PROBLEM TO SOLVE:
Write the line that includes "Give the sequence of" and all subsequent lines, exactly as written, and nothing more.

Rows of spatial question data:
>> start
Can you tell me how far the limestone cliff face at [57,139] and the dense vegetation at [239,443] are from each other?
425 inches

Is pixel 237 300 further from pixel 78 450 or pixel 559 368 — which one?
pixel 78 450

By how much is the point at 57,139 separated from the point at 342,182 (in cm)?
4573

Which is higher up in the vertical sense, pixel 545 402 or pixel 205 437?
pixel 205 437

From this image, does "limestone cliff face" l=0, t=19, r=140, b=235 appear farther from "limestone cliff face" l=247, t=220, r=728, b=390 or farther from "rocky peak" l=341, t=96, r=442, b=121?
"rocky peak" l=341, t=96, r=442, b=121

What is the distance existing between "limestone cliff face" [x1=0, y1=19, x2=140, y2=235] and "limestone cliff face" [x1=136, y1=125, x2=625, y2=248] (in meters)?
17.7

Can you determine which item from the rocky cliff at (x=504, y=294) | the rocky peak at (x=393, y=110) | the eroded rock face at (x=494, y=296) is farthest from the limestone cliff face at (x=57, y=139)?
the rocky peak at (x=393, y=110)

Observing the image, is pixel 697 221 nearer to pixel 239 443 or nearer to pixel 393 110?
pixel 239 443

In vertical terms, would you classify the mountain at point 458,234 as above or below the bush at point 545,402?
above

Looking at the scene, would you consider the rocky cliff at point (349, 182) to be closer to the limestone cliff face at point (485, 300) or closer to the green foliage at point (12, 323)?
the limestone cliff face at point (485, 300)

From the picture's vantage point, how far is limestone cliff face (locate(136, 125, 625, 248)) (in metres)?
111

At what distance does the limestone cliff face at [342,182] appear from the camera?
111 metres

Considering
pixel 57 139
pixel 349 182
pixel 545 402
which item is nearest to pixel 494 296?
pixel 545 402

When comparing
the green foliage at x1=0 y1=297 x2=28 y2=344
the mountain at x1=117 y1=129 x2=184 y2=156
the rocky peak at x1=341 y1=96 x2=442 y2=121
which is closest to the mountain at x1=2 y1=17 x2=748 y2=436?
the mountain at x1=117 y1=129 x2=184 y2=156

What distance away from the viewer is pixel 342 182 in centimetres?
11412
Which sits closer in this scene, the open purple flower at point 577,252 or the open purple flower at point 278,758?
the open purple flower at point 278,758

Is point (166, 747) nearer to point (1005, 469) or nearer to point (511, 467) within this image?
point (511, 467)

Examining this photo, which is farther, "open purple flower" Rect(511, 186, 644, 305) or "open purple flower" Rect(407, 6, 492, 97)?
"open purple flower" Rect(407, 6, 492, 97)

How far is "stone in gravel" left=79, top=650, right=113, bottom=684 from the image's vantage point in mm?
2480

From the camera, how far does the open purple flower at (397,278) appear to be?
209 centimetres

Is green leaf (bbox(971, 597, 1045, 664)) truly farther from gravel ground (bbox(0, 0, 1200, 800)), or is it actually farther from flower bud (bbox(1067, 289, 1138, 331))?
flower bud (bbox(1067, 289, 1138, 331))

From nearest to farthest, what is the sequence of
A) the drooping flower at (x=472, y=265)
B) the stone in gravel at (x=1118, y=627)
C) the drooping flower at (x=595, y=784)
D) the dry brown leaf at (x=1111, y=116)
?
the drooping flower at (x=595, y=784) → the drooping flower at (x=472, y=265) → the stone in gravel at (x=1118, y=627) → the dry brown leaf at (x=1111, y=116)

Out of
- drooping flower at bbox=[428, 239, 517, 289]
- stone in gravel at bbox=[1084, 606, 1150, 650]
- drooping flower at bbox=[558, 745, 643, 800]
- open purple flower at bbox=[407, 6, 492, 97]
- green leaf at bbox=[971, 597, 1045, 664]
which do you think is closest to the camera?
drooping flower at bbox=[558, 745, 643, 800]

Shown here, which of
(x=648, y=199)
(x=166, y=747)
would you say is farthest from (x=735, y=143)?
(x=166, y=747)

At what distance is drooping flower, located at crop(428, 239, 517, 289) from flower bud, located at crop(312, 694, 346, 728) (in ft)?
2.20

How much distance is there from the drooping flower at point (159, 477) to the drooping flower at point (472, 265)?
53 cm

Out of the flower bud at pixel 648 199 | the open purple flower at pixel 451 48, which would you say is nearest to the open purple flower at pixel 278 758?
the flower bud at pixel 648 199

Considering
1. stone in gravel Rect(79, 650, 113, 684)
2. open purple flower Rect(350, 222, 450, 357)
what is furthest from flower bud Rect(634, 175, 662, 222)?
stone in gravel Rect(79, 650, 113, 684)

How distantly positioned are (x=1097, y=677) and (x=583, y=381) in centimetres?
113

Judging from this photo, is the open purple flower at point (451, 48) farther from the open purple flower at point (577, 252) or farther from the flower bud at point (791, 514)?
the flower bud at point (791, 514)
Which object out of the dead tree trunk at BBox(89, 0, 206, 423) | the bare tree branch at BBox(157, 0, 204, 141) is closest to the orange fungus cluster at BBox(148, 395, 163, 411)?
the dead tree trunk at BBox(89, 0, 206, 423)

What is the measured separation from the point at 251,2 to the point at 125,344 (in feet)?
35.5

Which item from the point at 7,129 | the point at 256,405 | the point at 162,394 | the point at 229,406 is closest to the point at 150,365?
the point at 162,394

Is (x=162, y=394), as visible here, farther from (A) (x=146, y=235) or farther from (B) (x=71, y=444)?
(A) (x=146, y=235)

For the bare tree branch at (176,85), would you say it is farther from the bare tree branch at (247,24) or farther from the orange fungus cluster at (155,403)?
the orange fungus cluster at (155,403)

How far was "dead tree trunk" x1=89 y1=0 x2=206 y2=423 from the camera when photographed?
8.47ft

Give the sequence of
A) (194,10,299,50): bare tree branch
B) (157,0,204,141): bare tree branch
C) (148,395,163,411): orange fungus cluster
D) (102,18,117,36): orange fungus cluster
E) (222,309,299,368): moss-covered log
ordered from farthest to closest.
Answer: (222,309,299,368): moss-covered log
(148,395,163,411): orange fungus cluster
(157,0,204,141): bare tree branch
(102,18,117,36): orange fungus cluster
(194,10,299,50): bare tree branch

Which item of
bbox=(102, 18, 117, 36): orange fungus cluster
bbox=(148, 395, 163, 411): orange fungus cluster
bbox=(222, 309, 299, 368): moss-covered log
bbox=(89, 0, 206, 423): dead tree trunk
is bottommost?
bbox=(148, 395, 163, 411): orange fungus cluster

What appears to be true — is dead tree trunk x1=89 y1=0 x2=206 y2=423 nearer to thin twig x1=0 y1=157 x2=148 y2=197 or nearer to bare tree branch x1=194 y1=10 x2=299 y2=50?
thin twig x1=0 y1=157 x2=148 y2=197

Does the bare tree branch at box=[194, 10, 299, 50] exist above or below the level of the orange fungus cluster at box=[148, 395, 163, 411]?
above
>> end
WRITTEN ANSWER:
Give the sequence of
A) (194,10,299,50): bare tree branch
B) (157,0,204,141): bare tree branch
C) (148,395,163,411): orange fungus cluster
D) (102,18,117,36): orange fungus cluster
E) (222,309,299,368): moss-covered log
ordered from farthest to closest.
Answer: (222,309,299,368): moss-covered log
(148,395,163,411): orange fungus cluster
(157,0,204,141): bare tree branch
(102,18,117,36): orange fungus cluster
(194,10,299,50): bare tree branch

Which item of
bbox=(102, 18, 117, 36): orange fungus cluster
bbox=(148, 395, 163, 411): orange fungus cluster
bbox=(222, 309, 299, 368): moss-covered log
bbox=(89, 0, 206, 423): dead tree trunk
is bottommost?
bbox=(148, 395, 163, 411): orange fungus cluster

What appears to be true — is dead tree trunk x1=89 y1=0 x2=206 y2=423 nearer to thin twig x1=0 y1=157 x2=148 y2=197 or nearer to bare tree branch x1=194 y1=10 x2=299 y2=50?
thin twig x1=0 y1=157 x2=148 y2=197

Does the bare tree branch at box=[194, 10, 299, 50] exist above or below the level of the orange fungus cluster at box=[148, 395, 163, 411]?
above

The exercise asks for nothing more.